TASK: In the records that follow, find each line with "ascertainment" and pull it out.

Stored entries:
'''
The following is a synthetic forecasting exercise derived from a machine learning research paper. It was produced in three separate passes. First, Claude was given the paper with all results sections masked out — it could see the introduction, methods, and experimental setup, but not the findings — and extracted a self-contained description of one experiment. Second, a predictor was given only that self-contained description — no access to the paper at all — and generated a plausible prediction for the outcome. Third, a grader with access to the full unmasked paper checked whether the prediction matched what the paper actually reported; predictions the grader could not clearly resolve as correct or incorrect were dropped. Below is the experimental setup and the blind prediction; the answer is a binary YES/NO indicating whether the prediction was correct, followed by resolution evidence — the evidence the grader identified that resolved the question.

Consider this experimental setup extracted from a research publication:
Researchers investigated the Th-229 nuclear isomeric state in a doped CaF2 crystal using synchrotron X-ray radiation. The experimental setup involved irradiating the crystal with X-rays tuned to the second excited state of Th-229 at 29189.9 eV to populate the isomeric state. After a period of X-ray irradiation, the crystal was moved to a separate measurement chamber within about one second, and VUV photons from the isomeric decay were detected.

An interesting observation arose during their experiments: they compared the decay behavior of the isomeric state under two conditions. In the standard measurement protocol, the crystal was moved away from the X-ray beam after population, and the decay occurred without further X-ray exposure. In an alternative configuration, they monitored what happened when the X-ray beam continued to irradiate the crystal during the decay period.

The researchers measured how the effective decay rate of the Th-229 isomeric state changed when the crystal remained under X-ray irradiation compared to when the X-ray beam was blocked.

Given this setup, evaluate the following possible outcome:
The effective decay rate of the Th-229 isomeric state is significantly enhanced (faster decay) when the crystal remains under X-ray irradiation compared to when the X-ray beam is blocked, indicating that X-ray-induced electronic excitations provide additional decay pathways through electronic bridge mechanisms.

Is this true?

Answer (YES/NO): YES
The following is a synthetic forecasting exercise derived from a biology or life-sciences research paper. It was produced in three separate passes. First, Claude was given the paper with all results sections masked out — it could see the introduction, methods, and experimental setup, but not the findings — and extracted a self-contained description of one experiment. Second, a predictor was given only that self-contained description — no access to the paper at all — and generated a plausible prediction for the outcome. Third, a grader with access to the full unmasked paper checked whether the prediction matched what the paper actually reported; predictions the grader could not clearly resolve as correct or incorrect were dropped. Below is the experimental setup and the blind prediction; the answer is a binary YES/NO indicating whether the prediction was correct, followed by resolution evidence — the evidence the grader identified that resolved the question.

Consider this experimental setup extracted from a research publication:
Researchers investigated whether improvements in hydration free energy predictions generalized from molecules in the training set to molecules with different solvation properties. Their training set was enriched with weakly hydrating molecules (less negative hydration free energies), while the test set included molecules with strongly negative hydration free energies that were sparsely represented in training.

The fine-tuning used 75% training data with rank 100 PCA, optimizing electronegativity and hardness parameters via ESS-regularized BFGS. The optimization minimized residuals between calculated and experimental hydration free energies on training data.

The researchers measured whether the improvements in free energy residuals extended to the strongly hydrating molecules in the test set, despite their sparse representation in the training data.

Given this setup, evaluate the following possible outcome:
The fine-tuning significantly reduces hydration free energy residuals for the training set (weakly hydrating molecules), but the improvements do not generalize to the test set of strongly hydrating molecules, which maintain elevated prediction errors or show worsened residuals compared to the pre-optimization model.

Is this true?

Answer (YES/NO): NO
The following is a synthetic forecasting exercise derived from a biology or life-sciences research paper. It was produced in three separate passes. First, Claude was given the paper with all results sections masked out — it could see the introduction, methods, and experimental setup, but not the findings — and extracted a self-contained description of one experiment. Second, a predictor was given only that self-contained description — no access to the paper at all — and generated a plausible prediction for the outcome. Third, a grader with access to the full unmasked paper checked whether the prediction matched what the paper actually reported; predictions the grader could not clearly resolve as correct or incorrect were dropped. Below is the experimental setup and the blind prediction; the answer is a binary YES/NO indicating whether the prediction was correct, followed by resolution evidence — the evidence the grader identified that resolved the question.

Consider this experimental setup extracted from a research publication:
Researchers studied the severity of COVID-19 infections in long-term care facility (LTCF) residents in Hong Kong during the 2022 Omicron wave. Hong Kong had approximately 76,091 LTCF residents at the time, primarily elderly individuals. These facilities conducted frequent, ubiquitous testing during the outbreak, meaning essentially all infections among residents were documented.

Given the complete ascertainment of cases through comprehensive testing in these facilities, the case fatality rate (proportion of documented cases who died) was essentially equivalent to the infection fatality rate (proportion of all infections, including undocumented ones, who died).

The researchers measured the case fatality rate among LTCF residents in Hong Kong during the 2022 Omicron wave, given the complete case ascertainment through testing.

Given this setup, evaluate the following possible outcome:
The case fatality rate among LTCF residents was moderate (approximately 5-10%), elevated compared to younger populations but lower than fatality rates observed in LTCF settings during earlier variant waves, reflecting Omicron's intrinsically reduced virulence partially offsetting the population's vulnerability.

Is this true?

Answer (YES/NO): YES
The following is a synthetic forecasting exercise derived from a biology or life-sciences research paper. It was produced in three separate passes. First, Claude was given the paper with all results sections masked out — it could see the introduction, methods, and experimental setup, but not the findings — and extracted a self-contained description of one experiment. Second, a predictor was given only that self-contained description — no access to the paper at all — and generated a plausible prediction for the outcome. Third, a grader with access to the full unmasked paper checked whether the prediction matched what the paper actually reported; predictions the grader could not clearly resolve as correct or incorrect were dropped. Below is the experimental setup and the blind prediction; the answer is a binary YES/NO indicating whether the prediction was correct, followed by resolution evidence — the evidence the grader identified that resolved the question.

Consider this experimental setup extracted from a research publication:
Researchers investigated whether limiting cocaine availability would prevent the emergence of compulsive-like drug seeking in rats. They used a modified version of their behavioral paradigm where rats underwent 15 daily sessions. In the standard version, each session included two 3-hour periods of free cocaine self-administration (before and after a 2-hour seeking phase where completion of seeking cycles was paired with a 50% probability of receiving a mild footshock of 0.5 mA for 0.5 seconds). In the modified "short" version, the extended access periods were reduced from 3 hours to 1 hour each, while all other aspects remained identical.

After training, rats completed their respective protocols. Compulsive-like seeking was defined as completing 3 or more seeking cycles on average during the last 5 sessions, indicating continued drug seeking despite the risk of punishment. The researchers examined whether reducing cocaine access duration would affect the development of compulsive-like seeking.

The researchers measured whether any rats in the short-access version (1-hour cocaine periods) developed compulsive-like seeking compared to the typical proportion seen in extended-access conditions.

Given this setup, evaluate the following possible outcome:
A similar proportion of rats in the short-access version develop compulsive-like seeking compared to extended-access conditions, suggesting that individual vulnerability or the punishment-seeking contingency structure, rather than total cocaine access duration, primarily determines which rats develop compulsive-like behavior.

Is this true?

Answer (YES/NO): NO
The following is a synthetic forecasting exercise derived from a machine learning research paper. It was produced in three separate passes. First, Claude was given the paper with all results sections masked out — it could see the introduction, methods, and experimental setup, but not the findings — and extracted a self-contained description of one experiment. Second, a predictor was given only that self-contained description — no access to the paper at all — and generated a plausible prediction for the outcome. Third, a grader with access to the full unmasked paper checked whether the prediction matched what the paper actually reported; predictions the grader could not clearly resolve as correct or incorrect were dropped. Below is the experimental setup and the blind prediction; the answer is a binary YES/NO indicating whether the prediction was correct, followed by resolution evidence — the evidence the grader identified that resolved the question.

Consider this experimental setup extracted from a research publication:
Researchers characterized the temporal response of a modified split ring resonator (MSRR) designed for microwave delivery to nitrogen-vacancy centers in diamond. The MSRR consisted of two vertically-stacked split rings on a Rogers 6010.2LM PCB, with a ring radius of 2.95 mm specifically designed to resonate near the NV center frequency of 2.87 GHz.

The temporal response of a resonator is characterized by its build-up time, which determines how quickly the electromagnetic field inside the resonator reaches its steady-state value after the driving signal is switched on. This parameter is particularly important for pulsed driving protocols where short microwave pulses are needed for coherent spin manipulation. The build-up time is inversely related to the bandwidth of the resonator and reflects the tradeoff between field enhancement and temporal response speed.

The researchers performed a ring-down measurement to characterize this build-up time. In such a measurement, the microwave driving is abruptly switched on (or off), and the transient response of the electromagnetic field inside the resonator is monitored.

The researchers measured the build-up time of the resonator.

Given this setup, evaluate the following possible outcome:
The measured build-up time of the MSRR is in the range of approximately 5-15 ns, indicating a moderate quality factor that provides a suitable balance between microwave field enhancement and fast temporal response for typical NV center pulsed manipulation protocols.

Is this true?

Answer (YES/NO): YES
'''
RESULT OF THE TASK:
Given the complete ascertainment of cases through comprehensive testing in these facilities, the case fatality rate (proportion of documented cases who died) was essentially equivalent to the infection fatality rate (proportion of all infections, including undocumented ones, who died).
The researchers measured the case fatality rate among LTCF residents in Hong Kong during the 2022 Omicron wave, given the complete case ascertainment through testing.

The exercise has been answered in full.